TEXTE À LIRE ▸

┄┄┄┄┄┄┄┄┄┄┄┄┄┄┄┄┄┄┄┄

Vers une Europe qui protège
Il ne s’agit évidemment pas de verser dans un anti-européanisme de principe. L’Europe demeure un atout formidable face aux défis du XXIe siècle. Mais elle ne le restera qu’à une condition absolue : cesser d’être cette machine technocratique imposant des mesures contraires à l’intérêt des peuples. Une Union européenne qui oblige ses États membres à alourdir la fiscalité énergétique précisément au moment où les ménages peinent à payer leurs factures perd inexorablement sa légitimité. Une Europe qui impose des normes comptables abstraites sans se soucier une seconde de leur impact social trahit purement et simplement l’idéal de ses fondateurs.

┄┄┄┄┄┄┄┄┄┄┄┄┄┄┄┄┄┄┄┄

RELEVÉ DES LIGNES ▸
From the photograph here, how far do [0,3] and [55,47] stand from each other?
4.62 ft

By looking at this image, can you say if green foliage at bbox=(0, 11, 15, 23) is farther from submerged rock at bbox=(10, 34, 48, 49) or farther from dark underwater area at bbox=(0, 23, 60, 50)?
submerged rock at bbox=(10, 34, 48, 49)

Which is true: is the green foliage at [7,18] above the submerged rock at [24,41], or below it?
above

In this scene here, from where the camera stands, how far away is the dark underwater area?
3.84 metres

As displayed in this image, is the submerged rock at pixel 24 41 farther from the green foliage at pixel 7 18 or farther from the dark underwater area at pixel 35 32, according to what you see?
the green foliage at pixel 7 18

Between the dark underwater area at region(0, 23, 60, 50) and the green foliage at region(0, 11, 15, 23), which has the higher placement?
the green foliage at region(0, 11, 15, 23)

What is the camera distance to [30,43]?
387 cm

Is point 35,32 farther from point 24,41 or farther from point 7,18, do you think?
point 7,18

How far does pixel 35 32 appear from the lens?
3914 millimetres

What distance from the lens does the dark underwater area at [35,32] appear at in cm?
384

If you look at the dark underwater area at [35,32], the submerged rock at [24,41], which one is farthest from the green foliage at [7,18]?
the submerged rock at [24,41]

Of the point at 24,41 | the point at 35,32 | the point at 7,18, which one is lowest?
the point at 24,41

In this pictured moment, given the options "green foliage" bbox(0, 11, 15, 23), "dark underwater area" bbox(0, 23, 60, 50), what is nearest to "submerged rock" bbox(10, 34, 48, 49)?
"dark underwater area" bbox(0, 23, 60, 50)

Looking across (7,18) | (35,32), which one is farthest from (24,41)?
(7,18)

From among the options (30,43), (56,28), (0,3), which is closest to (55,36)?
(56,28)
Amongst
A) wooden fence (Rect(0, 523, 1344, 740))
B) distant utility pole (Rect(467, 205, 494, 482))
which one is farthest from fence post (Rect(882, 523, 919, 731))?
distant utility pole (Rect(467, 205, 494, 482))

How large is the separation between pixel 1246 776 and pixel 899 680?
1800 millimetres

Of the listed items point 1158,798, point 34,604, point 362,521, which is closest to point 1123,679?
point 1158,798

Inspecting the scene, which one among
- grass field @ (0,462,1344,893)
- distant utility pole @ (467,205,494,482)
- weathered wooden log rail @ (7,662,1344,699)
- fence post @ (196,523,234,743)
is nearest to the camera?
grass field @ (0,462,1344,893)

┄┄┄┄┄┄┄┄┄┄┄┄┄┄┄┄┄┄┄┄

LISTE DES TÂCHES ▸
- a) D’après le texte sur l’Europe, à quelle condition l’Europe restera-t-elle un atout ?
- b) Traduisez en anglais cette phrase du texte sur l’Europe : « L’Europe demeure un atout formidable face aux défis du XXIe siècle. »
- c) Prolongez le texte sur l’Europe en enchaînant sur sa dernière phrase.
Les lignes n’ont aucun rapport avec le texte sur l’Europe.

RÉPONSES SUCCESSIVES ▸
- a) Elle doit cesser d’être une machine technocratique imposant des mesures contraires à l’intérêt des peuples.

- b) Europe remains a tremendous asset in the face of the challenges of the 21st century.

- c)
Cette affaire révèle avant tout le déficit démocratique abyssal des institutions européennes. Quand des décisions majeures affectant le quotidien de millions de citoyens sont prises par des technocrates non élus, au nom de contraintes juridiques prétendument incontournables, c’est la confiance dans le projet européen tout entier qui s’érode. Les citoyens ne demandent pourtant rien d’impossible : que leurs difficultés soient enfin prises en compte par Bruxelles, que les décisions qui les concernent fassent l’objet d’un vrai débat démocratique, que l’Europe serve leurs intérêts plutôt que de les contraindre au nom de l’orthodoxie comptable.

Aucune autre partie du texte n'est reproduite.